Top of RECORDS TO USE

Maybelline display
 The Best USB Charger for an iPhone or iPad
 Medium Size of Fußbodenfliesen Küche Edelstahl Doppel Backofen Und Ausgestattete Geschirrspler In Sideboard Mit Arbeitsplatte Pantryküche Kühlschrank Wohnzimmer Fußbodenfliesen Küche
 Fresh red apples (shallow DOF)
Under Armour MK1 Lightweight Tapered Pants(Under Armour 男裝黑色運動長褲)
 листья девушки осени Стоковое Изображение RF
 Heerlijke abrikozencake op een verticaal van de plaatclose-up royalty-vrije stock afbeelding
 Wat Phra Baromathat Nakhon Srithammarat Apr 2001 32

Bottom of RECORDS TO USE

#### PROBLEM DETAILS
Make an exact copy of the lines running from the one with "Medium Size of" to the last line of the listing, including both ends.

#### OUTPUT FOR THIS TASK
 Medium Size of Fußbodenfliesen Küche Edelstahl Doppel Backofen Und Ausgestattete Geschirrspler In Sideboard Mit Arbeitsplatte Pantryküche Kühlschrank Wohnzimmer Fußbodenfliesen Küche
 Fresh red apples (shallow DOF)
Under Armour MK1 Lightweight Tapered Pants(Under Armour 男裝黑色運動長褲)
 листья девушки осени Стоковое Изображение RF
 Heerlijke abrikozencake op een verticaal van de plaatclose-up royalty-vrije stock afbeelding
 Wat Phra Baromathat Nakhon Srithammarat Apr 2001 32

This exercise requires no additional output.